* Tarea del ejercicio 1 *
Edita las entradas comenzando por su inicio y terminando en la línea que contiene "78H201V61L174 44V26H114L87 52V87L114", ambas incluidas: reemplaza "mask_h" por "mask_height" y deja todo lo demás sin cambios.

#### Fragmento de texto

Hablar el lenguaje de la juventud tiene poco que ver con la edad, como lo demuestra el éxito del manifiesto del nonagenario Stéphane Hessel; más bien refiere a la capacidad para cuestionar un cierto clima de época. A partir de esa idea, este artículo se propone una relectura del clásico libro de Rodó: sin dejar de lado el análisis de la contradicción que el escritor uruguayo postula entre una América Latina espiritual e idealista y un Estados Unidos materialista y centrado en el utilitarismo –Ariel y Calibán, en una alegoría inspirada en Shakespeare–, el desafío es (re)presentar el ensayo de Rodó para la juventud latinoamericana del siglo XXI, retomando la figura de Próspero.

El lenguaje de la juventud  En diálogo con «Ariel», de José Enrique Rodó

Ahí surgió, luminosa, la juventud; de las conversaciones más oscuras. Y la esencia, ahí, resplandeció.Walter Benjamin, Metafísica de la juventud1

En la primavera de 2011, miles de jóvenes españoles salieron a las calles de Madrid y Barcelona y acamparon en sitios tan visibles como Puerta del Sol o Plaza Cataluña. En pocos días, esas multitudes crearon un sistema deliberativo de asambleas, en el que se tomaron las más disímiles resoluciones: desde la forma de repartir la comida hasta el contenido de los comunicados de prensa. Como tantas veces en el siglo XX –los años 20, el 68, el 89–, la juventud estaba de nuevo en el centro de la esfera pública de la sociedad occidental.

Cuando comenzaron a entrevistar a los primeros líderes del movimiento de los indignados, en España, surgió un dato revelador: los libros que leían aquellos jóvenes y que orientaban buena parte de sus demandas habían sido escritos por dos ancianos franceses. Se trataba de ¡Indignaos!, de Stéphane Hessel2, y La vía: para el futuro de la humanidad, de Edgar Morin3; sus autores eran veteranos de todas las izquierdas derrotadas del siglo XX, pero sabían hablar la lengua de la juventud.

El dato nos recuerda que el lenguaje juvenil tiene sus propias cadencias y códigos, sus pausas y silencios. Walter Benjamin los exploró en los ensayos que conforman la Metafísica de la juventud, una recopilación de textos escritos antes y durante la Primera Guerra Mundial, en los que analizó el mundo juvenil europeo, dentro y fuera de los ambientes universitarios. Según Benjamin, los jóvenes de entonces se resistían de múltiples formas al disciplinamiento generado por la guerra y la educación, la familia y la moral. Algunos, los que anteponían la lógica de la «experiencia» a la del «conocimiento» –propia de la adultez–, lograban afirmar una subjetividad autónoma, pero no faltaban los que veían degenerar su «espíritu creador» en un «espíritu funcionarial», ajeno al reformismo universitario y al humanismo pacifista4.

########
#### Datos de entrada

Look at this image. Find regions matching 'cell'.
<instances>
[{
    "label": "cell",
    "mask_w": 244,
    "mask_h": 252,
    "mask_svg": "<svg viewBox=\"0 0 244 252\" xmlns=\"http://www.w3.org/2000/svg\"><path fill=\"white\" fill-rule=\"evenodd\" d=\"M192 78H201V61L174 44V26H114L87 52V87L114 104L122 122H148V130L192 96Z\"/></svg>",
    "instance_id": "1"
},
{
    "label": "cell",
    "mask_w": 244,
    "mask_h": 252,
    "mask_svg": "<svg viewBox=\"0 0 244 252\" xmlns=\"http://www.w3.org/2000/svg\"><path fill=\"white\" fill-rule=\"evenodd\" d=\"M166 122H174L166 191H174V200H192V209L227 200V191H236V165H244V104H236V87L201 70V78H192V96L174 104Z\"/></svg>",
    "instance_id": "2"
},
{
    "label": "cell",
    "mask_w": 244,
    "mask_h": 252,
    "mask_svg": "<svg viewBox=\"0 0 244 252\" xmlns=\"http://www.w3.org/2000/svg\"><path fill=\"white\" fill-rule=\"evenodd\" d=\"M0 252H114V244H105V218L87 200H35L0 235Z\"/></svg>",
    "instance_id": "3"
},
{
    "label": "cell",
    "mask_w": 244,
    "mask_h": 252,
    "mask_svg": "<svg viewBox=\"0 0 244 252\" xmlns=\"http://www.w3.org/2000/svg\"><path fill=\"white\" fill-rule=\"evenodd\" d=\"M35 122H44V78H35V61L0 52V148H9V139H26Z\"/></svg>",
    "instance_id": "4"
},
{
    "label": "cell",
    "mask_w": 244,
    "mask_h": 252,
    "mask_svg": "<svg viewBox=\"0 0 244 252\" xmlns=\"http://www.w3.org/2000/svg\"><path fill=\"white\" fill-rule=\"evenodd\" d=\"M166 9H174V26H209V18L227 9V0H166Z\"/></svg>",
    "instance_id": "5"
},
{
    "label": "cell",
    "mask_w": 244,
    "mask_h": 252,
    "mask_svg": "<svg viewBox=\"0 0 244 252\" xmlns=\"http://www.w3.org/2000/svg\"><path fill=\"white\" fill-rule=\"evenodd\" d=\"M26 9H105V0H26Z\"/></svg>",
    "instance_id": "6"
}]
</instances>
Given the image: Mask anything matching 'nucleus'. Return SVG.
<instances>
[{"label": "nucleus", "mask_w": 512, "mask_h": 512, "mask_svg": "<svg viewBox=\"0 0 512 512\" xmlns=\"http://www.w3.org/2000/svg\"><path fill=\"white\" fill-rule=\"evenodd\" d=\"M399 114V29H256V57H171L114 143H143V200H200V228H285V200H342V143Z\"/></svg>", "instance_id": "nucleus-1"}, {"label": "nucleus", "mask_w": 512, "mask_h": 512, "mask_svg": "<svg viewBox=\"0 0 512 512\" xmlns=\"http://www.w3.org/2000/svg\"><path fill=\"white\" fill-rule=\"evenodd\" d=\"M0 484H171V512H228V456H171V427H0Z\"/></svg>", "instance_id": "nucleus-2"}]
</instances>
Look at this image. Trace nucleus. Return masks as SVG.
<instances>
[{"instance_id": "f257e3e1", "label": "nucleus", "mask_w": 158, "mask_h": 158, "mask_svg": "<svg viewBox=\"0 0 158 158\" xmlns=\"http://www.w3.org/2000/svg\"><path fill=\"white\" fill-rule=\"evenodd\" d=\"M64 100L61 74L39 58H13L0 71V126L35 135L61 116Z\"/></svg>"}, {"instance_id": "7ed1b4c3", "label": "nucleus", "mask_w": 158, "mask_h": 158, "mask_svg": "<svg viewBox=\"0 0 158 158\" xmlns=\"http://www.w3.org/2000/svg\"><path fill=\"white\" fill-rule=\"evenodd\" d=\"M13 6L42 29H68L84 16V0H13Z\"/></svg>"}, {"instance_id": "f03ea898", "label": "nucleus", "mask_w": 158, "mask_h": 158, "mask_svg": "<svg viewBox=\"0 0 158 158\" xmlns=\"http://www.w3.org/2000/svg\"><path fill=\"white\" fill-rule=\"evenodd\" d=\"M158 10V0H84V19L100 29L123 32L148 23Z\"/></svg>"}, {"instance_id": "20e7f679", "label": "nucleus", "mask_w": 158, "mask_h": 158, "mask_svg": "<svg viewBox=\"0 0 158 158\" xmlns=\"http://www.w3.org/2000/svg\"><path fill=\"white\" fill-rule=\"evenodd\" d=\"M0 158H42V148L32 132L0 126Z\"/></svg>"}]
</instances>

########

* Tarea del ejercicio 2 *
Indica si cada afirmación concuerda con el fragmento de texto y justifica la respuesta con las palabras exactas del fragmento.
(a) En 2011 los jóvenes acamparon en Puerta del Sol y Plaza Cataluña.
(b) Los libros que leían los líderes de los indignados fueron escritos por dos jóvenes españoles.
(c) Los textos de la Metafísica de la juventud se escribieron después de la Primera Guerra Mundial.

* Respuesta del ejercicio 1 *
Look at this image. Find regions matching 'cell'.
<instances>
[{
    "label": "cell",
    "mask_w": 244,
    "mask_height": 252,
    "mask_svg": "<svg viewBox=\"0 0 244 252\" xmlns=\"http://www.w3.org/2000/svg\"><path fill=\"white\" fill-rule=\"evenodd\" d=\"M192 78H201V61L174 44V26H114L87 52V87L114 104L122 122H148V130L192 96Z\"/></svg>",

* Respuesta del ejercicio 2 *
(a) Sí: «acamparon en sitios tan visibles como Puerta del Sol o Plaza Cataluña».
(b) No: «habían sido escritos por dos ancianos franceses».
(c) No: «una recopilación de textos escritos antes y durante la Primera Guerra Mundial».